Would also manifest as omitting columns from pivot tables for falsey
key values.
Version 0.10 -
-------------
- Deprecated access to indexed fields using '<tablename>.<fieldname>', as
this obscures the fact that the fields are attributes of the table's objects,
not of the table itself. Instead, index access will be done using the 'by'
index accessor, introduced in version 0.6 (see comments below in notes
for release 0.9). Indexes-as-table-attributes will be completely removed
in release 1.0.
- Deprecated Table.run(). Will be removed in release 1.0.
- Added Table.info() method, to give summary information about a table's
name, columns, indexes, size, etc.
- Extended interface to Table.csv_import, to accept passthru of
additional named arguments (such as 'delimiter' or 'fieldnames') to the
DictReader constructor used to read the import data.
- Extended interface to Table.csv_export and json_export, to support
addition of 'encoding' argument (default='UTF-8') for the output file.
(Python 3 only)
- Added set item support to DataObject, to support "obj['a'] = 100" style
assignments. Note that DataObjects are only semi-mutable: a given key or
attribute can only be assigned once, not overwritten.
- Added more list-like access to Table, including del table[index],
del table[start:end:step] and pop().
- Added 'key' argument to Table.unique, to support passing a callable to
unique for special cases for defining what makes an object 'unique'.
Default is the prior behavior, which is a tuple of all of the values of
the object.
- Added exceptions to DataObject when attempting to modify an existing
attribute. New attributes are still supported, but existing attributes
cannot be overwritten. (Applies to both attribute and indexed assignments.)
Formerly, these assignments would simply fail silently.

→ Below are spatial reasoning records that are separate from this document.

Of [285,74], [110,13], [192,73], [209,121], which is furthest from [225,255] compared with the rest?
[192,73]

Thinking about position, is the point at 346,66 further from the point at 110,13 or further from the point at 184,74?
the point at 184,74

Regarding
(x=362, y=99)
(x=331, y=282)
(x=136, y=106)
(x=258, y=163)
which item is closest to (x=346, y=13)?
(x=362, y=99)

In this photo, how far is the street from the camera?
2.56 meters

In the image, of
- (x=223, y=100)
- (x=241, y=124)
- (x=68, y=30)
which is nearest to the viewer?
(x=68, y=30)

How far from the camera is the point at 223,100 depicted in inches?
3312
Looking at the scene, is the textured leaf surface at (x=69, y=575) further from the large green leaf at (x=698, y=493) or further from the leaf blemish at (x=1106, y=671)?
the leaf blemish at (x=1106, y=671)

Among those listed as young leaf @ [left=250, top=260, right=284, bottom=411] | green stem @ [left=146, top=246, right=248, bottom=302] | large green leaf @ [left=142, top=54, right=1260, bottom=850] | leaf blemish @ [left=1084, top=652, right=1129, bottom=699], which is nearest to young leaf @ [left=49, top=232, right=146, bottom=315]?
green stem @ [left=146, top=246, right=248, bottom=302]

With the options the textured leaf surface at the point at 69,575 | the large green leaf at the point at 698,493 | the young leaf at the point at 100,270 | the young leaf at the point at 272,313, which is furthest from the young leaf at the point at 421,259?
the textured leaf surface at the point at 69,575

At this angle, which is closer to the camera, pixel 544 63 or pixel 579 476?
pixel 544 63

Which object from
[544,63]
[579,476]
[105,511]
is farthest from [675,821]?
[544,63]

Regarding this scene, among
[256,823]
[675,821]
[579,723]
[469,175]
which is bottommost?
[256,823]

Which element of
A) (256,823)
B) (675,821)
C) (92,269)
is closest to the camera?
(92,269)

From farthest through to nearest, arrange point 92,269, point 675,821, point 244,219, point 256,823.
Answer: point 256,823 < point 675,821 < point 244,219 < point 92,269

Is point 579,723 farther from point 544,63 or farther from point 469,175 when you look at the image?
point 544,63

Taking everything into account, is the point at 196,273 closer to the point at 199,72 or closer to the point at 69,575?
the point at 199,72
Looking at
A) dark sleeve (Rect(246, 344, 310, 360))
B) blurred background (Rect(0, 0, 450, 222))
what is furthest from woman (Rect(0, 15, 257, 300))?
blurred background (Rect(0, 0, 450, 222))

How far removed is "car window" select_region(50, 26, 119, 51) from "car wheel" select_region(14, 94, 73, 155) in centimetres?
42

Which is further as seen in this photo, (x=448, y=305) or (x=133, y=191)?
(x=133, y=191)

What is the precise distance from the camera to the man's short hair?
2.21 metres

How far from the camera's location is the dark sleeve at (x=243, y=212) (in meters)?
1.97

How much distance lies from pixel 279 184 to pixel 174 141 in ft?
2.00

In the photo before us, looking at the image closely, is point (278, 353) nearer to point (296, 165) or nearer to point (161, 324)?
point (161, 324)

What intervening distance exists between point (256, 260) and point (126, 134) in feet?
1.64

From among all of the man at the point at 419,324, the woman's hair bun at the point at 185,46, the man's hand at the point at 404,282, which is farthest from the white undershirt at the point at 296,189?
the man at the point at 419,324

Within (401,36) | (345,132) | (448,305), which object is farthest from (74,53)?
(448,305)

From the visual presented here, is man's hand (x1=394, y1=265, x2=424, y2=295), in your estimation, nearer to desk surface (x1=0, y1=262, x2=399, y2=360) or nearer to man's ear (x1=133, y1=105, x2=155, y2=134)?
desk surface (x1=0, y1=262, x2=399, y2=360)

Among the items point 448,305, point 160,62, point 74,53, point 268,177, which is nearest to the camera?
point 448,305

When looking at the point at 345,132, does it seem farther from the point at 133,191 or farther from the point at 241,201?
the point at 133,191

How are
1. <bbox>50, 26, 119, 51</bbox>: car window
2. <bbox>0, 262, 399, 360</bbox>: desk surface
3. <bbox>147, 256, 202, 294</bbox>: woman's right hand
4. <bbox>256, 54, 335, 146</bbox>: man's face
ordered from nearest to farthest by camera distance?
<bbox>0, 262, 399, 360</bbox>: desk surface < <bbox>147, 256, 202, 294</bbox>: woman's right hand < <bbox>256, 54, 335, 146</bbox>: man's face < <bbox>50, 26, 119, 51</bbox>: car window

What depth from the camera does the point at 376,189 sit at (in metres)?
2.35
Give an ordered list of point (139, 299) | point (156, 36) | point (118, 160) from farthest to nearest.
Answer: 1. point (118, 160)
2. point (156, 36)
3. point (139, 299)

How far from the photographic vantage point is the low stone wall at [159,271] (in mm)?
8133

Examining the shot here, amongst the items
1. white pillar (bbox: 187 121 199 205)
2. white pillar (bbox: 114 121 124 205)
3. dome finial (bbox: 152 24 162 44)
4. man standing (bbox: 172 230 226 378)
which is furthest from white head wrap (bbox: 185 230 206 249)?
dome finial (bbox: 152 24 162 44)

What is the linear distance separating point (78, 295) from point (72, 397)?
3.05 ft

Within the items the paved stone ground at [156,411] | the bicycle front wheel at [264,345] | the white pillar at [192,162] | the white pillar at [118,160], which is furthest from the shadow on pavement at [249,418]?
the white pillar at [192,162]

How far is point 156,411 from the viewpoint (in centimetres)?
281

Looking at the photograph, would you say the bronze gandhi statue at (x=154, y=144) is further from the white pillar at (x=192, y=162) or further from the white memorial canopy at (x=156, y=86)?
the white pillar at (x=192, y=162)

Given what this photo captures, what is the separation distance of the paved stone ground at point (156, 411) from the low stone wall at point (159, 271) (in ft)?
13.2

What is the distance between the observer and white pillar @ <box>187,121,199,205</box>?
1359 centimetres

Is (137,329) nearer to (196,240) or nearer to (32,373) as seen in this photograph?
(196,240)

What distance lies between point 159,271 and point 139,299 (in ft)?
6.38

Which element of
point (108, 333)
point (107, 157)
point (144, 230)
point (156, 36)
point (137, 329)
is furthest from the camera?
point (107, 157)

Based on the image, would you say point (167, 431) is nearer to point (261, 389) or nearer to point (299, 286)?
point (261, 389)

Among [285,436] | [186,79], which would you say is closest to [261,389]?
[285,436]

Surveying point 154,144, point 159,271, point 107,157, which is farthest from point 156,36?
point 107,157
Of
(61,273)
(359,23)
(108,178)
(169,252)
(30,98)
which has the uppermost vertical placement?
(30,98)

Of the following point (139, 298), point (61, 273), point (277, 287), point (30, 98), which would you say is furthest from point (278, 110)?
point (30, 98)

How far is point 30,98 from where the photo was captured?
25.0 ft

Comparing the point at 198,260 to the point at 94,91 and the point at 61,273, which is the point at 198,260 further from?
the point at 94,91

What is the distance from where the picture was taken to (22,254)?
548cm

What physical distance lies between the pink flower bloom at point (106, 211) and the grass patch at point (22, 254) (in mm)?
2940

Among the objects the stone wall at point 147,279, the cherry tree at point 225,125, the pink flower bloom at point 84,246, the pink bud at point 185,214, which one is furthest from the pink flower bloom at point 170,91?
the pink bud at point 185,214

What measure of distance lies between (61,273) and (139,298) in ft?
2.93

- Using OrderedDict when supported, to preserve field order in JSON output.
- Miscellaneous documentation cleanup.
Version 0.9 -
-------------
- Python 3 compatibility.
- (feature previously released in version 0.6 but not documented)
Added 'by' index accessor on tables, to help distinguish that the index
attributes are not attributes of the table itself, but of the objects
in the table:
# using unique index 'sku' on catalog table:
print(catalog.by.sku["ANVIL-001"].descr)
# using non-unique index 'state' on stations table:
stations.create_index("state")
for az_stn in stations.by.state['AZ']:
print(az_stn)
Updated inline examples to use '<table>.by.<index_name>' syntax.
Version 0.8 -
-------------
- Added json_import and json_export methods to Table, with same interface
as csv_import and csv_export. The import file should contain a JSON
object string per row, or a succession of JSON objects (can be pretty-
printed), but *not* a single JSON list of objects.
- Included pivot_demo.py as part of the source distribution.